[Task goal] Starting at the line that contains "From the given" and continuing through the end of the data, write those lines out again, substituting "lens" for "camera" and leaving everything else as it is.

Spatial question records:
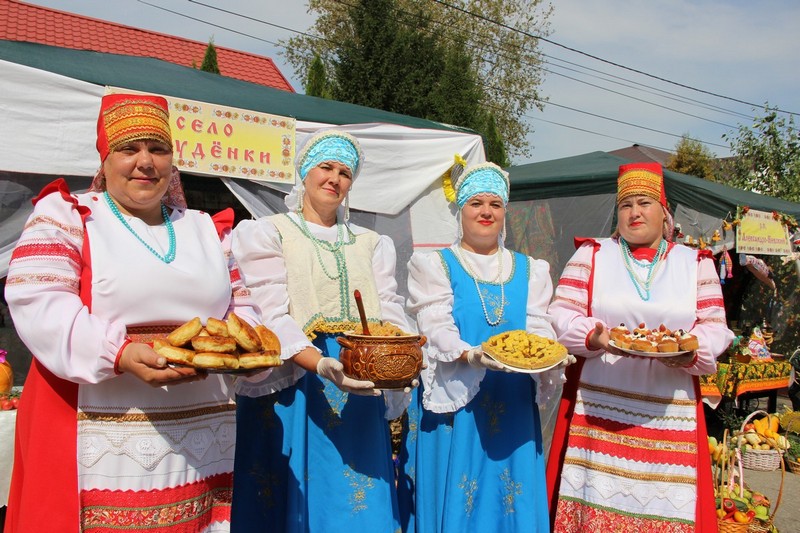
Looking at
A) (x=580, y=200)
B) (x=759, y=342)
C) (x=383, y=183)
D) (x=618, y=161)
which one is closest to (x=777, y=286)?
(x=759, y=342)

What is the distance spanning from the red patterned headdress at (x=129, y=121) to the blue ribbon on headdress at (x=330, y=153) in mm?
750

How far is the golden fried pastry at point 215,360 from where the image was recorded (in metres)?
1.69

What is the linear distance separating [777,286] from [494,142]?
726 cm

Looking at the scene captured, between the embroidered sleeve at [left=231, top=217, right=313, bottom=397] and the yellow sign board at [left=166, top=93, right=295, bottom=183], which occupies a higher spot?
the yellow sign board at [left=166, top=93, right=295, bottom=183]

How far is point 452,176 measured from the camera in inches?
227

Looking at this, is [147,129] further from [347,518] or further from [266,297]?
[347,518]

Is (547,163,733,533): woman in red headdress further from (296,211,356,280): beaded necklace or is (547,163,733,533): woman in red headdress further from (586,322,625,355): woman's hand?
(296,211,356,280): beaded necklace

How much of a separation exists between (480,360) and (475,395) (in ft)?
0.89

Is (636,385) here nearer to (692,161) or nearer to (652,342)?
(652,342)

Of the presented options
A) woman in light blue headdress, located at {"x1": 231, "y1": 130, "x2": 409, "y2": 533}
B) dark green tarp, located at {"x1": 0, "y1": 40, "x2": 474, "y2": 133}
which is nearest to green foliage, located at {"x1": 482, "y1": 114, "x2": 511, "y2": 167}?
dark green tarp, located at {"x1": 0, "y1": 40, "x2": 474, "y2": 133}

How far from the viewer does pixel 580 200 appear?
6379 millimetres

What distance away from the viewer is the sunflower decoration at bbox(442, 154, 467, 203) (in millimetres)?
5721

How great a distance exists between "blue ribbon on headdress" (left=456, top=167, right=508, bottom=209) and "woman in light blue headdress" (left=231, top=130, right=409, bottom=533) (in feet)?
2.21

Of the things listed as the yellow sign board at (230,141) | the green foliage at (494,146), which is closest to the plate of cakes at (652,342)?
the yellow sign board at (230,141)
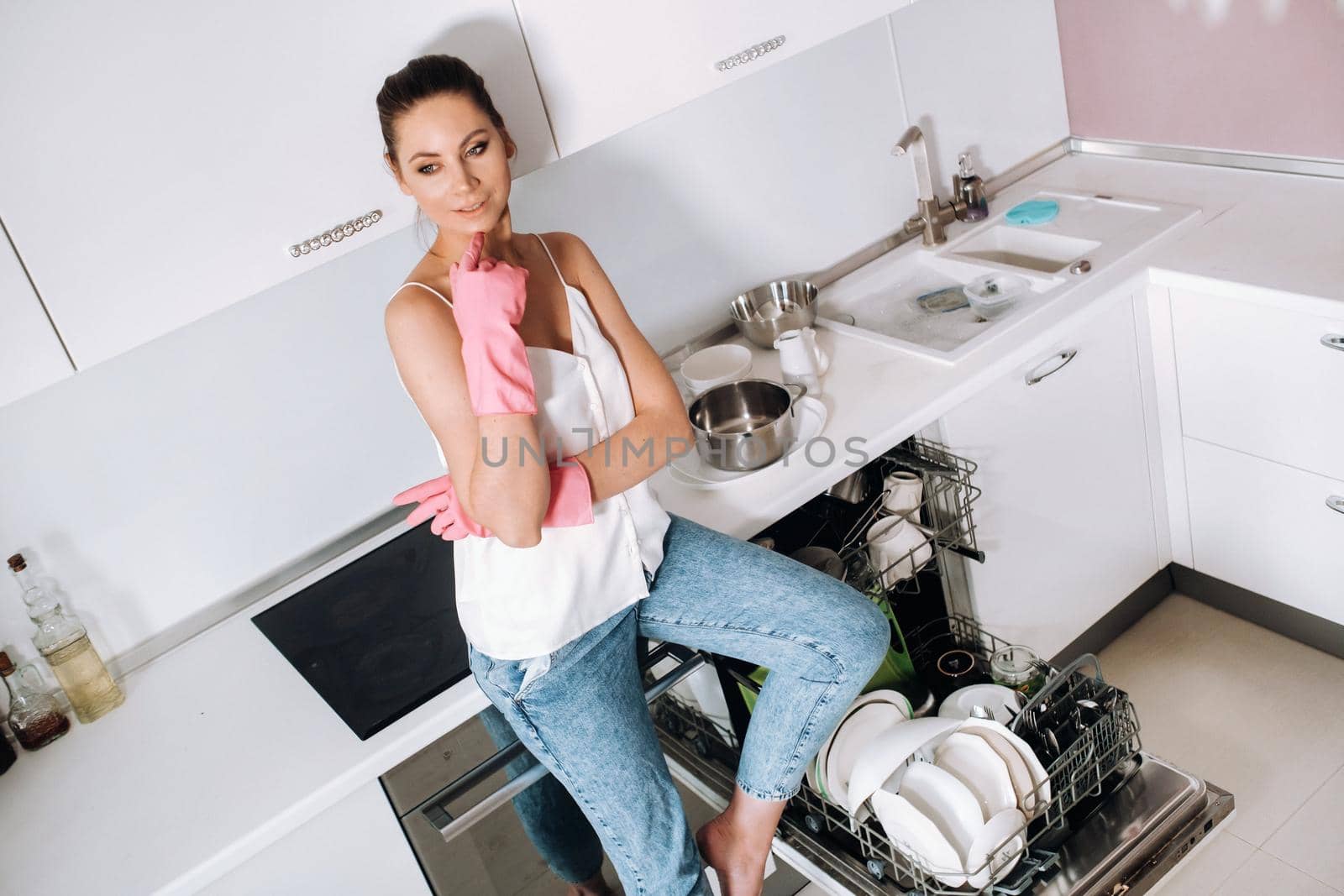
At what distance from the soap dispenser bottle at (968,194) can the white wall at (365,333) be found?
0.16 feet

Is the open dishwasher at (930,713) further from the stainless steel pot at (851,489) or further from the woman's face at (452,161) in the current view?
the woman's face at (452,161)

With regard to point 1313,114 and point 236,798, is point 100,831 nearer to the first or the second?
point 236,798

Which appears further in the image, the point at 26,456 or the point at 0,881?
the point at 26,456

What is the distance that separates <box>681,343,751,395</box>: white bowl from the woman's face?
0.76 metres

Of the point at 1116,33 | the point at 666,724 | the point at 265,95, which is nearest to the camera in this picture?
the point at 265,95

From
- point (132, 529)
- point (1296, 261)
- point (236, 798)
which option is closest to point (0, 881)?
point (236, 798)

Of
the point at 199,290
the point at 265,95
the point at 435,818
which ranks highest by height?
the point at 265,95

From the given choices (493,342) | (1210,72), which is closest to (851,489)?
(493,342)

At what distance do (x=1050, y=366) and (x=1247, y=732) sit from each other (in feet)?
2.66

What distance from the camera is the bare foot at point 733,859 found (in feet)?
5.45

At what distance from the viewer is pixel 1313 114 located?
2240mm

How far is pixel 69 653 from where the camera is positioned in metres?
1.78

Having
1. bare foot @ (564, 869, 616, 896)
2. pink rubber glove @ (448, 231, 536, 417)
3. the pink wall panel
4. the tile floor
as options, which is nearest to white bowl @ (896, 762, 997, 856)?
bare foot @ (564, 869, 616, 896)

[Solution for this exercise]
From the given choices (493,342) | (1210,72), which is closest to (851,489)?
(493,342)

At what distance do (x=1050, y=366) and (x=1247, y=732) sit from each other (in feet)?
2.66

What distance from the lens is the bare foot at point 733,859 found (in feet)?
5.45

At what distance from the viewer is pixel 1313 114 located?
2240mm

How far is pixel 69 653 from where the lens is positioned in metres?
1.78

Having
1. bare foot @ (564, 869, 616, 896)
2. pink rubber glove @ (448, 231, 536, 417)
3. the pink wall panel
4. the tile floor
as options, which is nearest to white bowl @ (896, 762, 997, 856)?
bare foot @ (564, 869, 616, 896)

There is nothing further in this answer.